- [Excerpt to read]
◆ ◆ ◆ ◆ ◆ ◆ ◆

Amarna letter EA 15, titled Assyria Joins the International Scene, is a shorter-length clay tablet Amarna letter from Ashur-uballit I of the Land of Assyria, (line 3 of EA 15). He addresses the Pharaoh in line 1, the "King (of) Land Miṣri-(Egypt)", thus the use of "Land (of) Assyria".

This short letter is synoptic with much information. It discusses the Assyrian messenger's reason for going to Egypt, "to see" the land, and report back to the Assyrian king. The letter speaks of a short history of not sending a messenger, or the two kingdoms talking, for some recent times. Besides the duties of the messenger to see, and report back, a list of "greeting gifts", shulmani, or "peace-gifts" are sent by Ashur-uballit I to the Pharaoh.

The letter

EA 15: Assyria Joins the International Scene
EA 15, letter one of two from Assyria. (Not a linear, line-by-line translation.)

(Lines 1-6)--Say to the king of the land of E[gypt]: Thus Aššur-ubal[lit, the king of the land of (the god) A]ššur. For you, your household, for your land, your chariot-forces, your armies, may all be well.
(7-15)--I have sent my messenger to you to visit you and to visit your land. Up to now, my predecessors have not written; today, I have written to you. [I] send you a splendid chariot, 2 horses, and 1 date-stone of genuine lapis lazuli as your greeting gift (shulmani).
(16-22)--Do [no]t delay the messenger whom I have sent to you for a visit. He should visit and then leave for here. He should see what you are like and what your land is like, and then leave for here.--(complete, with minor lacunas, lines 1-22)

◆ ◆ ◆ ◆ ◆ ◆ ◆

- [Supplied information]
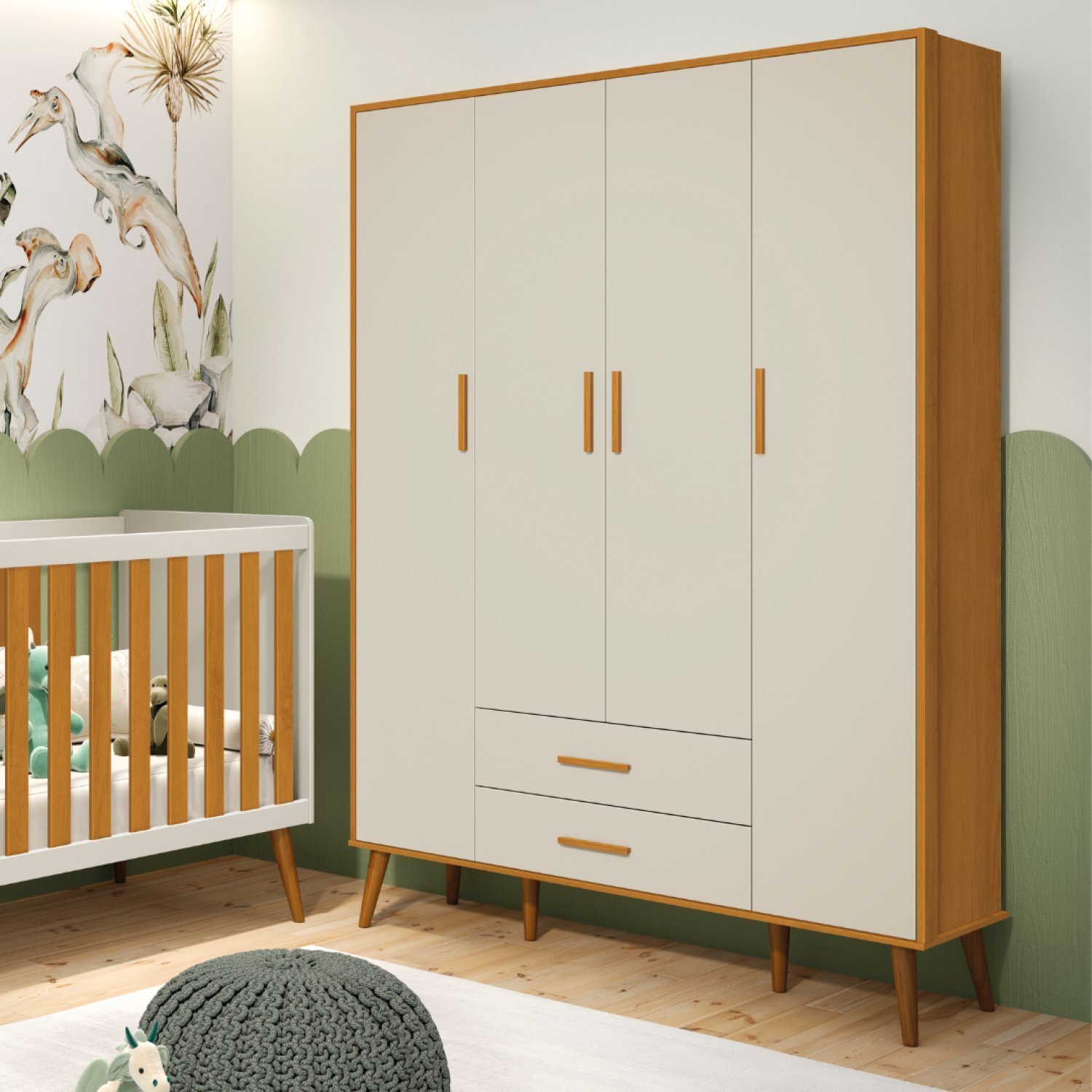 Guarda Roupa Infantil 4 Portas 2 Gavetas Isis Móveis Reller Areia/savana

◆ ◆ ◆ ◆ ◆ ◆ ◆

- [What you are asked to do]
Reproduce the EA 15 letter text from "This short letter" to "to the Pharaoh.".

- [Solved exercise]
This short letter is synoptic with much information. It discusses the Assyrian messenger's reason for going to Egypt, "to see" the land, and report back to the Assyrian king. The letter speaks of a short history of not sending a messenger, or the two kingdoms talking, for some recent times. Besides the duties of the messenger to see, and report back, a list of "greeting gifts", shulmani, or "peace-gifts" are sent by Ashur-uballit I to the Pharaoh.